Thirteen years ago, an anxious young man sat in the audience in this auditorium, participating in the Missouri Southern Honors Covocation, just as you are today, and planning to attend graduate school. He was uncertain about his future, but happy that the school he had chosen for his graduate work was close enough to his girlfriend to allow him to see her on a regular basis.

Eleven years ago, an anxious young man walked down the aisle and married his college sweetheart.

Six years ago, a young college teacher changed jobs, happy to take a new position at Missouri Southern State College.

A few minutes ago, a thirty-something college teacher began his remarks, while anxiously awaiting the imminent birth of his and his wife’s first child.
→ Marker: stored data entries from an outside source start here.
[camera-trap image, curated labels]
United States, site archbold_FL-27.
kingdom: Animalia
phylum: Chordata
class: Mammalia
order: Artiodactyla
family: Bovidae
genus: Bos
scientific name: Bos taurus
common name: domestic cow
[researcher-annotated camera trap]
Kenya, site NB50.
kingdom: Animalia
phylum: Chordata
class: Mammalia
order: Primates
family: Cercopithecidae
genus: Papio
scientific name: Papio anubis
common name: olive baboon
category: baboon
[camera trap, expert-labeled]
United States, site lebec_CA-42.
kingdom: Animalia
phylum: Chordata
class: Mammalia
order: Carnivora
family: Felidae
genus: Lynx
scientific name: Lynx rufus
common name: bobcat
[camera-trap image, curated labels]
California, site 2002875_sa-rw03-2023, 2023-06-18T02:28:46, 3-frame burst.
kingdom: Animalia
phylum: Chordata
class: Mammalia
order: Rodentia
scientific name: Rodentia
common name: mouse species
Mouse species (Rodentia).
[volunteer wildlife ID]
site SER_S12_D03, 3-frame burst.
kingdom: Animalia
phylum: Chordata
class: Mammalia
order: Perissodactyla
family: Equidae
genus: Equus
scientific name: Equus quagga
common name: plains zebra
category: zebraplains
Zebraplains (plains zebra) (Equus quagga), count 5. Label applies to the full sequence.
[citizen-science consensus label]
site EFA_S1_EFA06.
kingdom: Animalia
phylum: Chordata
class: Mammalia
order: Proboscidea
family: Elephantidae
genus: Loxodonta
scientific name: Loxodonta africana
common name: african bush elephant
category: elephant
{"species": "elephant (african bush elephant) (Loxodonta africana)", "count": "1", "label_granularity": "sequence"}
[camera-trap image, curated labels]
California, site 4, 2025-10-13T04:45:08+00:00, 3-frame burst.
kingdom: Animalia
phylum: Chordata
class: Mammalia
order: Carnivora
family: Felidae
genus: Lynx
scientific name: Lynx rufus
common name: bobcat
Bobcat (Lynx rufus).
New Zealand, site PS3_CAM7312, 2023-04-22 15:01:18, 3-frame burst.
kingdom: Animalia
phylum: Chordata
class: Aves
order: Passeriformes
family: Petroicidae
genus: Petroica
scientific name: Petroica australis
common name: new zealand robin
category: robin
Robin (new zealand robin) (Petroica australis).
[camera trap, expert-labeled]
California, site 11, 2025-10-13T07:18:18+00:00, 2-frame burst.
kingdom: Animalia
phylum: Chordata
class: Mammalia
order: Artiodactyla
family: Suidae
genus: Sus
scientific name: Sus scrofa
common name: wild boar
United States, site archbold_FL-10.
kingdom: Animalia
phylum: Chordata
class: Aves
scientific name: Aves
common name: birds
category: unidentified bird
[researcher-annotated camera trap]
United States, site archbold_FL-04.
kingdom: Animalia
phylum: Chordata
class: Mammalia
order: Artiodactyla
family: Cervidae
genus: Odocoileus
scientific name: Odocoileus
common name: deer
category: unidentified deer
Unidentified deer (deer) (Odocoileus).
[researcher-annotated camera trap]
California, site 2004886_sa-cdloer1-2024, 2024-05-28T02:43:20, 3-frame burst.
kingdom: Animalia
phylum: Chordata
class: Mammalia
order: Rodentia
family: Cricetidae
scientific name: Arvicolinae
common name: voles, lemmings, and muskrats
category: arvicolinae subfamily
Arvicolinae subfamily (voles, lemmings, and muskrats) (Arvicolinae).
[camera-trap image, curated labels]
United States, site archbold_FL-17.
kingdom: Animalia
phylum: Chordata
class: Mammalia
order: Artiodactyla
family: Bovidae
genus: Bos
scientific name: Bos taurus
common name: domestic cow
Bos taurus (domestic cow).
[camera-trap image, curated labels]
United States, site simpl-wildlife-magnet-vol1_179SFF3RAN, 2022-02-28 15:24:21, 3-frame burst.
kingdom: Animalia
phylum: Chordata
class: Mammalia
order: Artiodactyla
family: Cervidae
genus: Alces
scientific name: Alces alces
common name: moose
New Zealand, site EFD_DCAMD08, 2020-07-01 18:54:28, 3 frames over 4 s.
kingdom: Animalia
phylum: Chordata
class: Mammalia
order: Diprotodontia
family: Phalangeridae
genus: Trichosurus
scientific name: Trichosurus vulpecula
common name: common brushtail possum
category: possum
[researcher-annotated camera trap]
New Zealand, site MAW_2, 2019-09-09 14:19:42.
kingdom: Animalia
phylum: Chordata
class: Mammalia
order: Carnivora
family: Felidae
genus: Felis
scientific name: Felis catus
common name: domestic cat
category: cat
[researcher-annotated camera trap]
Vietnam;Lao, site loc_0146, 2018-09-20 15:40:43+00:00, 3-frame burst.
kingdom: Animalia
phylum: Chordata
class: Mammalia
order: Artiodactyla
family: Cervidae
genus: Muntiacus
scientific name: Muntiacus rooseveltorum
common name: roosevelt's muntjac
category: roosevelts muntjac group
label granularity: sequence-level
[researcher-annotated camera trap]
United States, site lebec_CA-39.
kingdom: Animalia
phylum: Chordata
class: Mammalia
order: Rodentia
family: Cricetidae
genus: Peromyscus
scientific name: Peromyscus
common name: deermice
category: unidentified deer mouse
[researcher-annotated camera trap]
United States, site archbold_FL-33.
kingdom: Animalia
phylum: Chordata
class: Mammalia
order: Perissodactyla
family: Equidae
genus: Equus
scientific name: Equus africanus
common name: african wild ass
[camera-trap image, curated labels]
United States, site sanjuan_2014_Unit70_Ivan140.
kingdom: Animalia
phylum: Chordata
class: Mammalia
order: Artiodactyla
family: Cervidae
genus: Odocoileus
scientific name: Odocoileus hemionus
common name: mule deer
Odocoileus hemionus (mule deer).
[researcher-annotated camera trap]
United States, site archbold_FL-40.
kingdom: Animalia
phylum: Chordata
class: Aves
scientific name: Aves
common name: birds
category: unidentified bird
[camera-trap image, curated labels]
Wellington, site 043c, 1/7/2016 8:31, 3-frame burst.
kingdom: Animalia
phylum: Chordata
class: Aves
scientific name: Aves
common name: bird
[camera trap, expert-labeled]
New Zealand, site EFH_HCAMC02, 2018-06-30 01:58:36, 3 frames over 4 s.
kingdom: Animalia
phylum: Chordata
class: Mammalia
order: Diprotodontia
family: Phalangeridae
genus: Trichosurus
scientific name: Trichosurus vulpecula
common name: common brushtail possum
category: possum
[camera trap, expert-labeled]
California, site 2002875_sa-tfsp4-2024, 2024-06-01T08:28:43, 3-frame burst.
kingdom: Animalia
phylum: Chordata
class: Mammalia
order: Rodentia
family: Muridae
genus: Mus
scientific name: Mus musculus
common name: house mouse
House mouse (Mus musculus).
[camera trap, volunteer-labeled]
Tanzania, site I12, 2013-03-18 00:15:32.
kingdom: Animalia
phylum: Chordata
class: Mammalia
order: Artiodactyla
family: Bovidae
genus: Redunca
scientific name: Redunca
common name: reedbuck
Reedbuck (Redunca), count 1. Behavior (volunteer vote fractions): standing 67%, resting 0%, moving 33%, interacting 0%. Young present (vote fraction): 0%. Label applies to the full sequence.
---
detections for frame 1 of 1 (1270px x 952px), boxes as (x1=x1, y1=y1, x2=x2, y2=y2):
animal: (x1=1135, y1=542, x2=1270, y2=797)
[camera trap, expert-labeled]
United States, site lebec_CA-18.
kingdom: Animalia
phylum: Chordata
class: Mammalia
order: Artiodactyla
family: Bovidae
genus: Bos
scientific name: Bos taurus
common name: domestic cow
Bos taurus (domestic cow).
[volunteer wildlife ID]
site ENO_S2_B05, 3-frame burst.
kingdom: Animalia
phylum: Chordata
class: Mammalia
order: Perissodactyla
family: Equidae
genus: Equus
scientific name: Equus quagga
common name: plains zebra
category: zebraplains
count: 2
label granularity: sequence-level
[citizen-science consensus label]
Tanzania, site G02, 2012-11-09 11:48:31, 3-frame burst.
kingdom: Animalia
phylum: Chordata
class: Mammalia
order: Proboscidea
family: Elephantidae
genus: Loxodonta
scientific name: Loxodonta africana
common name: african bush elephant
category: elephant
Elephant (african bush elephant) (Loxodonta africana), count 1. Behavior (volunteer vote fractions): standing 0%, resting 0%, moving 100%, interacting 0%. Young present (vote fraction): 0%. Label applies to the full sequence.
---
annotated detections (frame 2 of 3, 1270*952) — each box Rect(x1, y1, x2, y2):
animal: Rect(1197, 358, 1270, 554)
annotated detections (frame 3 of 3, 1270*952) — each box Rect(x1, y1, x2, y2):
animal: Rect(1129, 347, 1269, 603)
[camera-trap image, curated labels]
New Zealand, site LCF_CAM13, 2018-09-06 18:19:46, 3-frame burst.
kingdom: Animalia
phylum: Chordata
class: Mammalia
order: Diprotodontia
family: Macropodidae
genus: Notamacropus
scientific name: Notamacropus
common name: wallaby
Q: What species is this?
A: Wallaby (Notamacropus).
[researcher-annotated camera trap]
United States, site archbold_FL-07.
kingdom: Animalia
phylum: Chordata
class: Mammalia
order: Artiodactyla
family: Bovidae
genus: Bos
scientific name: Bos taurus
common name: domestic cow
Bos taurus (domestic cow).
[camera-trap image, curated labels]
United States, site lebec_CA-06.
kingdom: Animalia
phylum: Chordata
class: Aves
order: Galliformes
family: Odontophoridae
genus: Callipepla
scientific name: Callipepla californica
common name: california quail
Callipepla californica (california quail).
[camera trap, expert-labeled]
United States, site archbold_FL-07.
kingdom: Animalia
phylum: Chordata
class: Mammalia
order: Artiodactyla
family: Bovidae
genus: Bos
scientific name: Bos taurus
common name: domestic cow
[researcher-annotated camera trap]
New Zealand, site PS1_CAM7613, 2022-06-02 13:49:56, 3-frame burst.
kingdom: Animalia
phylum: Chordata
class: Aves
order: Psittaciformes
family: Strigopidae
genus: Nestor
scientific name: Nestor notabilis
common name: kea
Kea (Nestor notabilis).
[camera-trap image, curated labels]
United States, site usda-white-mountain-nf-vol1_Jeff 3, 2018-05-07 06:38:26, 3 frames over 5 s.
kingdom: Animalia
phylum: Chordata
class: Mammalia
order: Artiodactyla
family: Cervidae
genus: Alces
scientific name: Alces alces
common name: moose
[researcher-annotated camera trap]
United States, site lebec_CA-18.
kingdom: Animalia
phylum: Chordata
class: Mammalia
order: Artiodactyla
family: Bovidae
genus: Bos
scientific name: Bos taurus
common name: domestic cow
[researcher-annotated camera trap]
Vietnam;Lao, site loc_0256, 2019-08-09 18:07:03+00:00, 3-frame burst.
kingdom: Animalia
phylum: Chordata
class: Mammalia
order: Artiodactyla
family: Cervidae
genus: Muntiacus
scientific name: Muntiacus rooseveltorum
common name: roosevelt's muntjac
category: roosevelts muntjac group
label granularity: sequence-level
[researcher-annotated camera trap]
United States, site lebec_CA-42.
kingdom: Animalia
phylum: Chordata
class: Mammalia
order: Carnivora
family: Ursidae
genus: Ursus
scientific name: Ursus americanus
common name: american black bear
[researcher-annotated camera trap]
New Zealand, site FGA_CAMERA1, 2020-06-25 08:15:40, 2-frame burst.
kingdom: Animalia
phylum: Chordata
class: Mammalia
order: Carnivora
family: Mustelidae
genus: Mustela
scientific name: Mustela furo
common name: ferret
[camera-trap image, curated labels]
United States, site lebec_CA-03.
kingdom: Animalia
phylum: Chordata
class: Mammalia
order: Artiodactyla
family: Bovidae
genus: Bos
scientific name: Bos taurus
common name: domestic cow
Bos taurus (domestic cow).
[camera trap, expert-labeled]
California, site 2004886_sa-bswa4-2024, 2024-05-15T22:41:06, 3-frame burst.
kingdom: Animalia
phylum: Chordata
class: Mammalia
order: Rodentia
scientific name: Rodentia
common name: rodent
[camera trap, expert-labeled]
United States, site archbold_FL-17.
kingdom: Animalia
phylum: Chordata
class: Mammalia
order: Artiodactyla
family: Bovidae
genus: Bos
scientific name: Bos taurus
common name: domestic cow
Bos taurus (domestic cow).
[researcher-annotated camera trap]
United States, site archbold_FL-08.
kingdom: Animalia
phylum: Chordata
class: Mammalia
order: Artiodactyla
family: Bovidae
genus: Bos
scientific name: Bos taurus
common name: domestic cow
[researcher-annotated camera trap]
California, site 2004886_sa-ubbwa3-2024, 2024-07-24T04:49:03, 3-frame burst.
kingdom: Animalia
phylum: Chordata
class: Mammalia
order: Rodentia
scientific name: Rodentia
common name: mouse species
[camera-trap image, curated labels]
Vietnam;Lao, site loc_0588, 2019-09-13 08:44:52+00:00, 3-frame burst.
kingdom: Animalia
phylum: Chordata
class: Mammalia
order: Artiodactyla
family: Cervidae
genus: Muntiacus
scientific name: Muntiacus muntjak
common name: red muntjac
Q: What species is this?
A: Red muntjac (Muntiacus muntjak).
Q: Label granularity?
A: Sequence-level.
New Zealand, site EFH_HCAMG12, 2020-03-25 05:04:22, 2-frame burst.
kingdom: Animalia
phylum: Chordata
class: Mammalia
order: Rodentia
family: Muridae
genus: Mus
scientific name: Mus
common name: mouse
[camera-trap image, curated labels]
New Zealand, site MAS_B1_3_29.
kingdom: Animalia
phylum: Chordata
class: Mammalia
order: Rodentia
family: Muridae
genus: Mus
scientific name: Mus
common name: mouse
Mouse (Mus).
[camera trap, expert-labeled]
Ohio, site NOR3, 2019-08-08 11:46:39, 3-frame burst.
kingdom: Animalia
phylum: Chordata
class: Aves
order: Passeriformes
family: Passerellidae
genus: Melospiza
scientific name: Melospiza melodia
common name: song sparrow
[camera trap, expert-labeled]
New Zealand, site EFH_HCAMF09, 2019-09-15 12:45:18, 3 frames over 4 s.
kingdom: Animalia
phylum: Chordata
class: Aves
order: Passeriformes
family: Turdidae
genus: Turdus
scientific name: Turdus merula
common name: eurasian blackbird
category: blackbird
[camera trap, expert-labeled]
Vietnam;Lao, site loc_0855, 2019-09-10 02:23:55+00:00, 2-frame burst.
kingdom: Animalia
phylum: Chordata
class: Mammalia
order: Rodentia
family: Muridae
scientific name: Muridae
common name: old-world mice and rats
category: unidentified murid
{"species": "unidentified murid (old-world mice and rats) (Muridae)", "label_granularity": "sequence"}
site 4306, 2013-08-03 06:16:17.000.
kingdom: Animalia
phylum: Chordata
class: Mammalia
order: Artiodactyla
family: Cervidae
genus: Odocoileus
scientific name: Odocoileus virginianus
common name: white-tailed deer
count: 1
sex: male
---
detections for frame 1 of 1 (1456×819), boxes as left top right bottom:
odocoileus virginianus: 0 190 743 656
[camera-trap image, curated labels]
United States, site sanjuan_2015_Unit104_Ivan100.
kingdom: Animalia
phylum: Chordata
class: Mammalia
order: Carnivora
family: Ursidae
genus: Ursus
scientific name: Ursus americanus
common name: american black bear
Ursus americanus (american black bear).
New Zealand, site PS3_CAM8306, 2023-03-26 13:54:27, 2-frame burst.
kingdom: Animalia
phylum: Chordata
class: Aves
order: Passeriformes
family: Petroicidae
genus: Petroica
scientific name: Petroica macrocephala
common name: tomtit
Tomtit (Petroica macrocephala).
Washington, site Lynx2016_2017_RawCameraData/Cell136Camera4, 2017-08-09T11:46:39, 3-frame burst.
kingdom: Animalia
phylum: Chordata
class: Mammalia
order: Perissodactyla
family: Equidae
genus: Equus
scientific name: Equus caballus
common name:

I would call each step in this story one of change, and of success. Since it is my story, I am free to do that. I am not sure how much of that success is due to my own choices, fate, or gifts from God. But I am free to decide for myself my own definition of success. So is Barbra Streisand. And so are you.

At Missouri Southern State College, many things have changed in the last twenty-five years. Our freshmen have never seen a 5 ¼” floppy disk. We have a new Webster Hall, and the dormitory has a new name.

Many things have not changed. We are here today to honor our outstanding graduates, just as was done twenty-five years ago. You can be proud of the successes that you have achieved so far. And perhaps you are not sure where your future will lead you.

So students, as your lives move on to the next stage—and as I congratulate you on your success at Missouri Southern—I encourage you to trust in yourself. Keep striving for success. And as you do, each line in your story will be a story of change.

What will you be doing ten years from now? Will you have succeeded in your current goals? Perhaps you will … or perhaps you will have decided upon an entirely different path. Choose wisely, and again, trust in yourself. No matter where your choices take you, remember that it is all right to change your definition of success. As long as you are happy with your choices, you will succeed.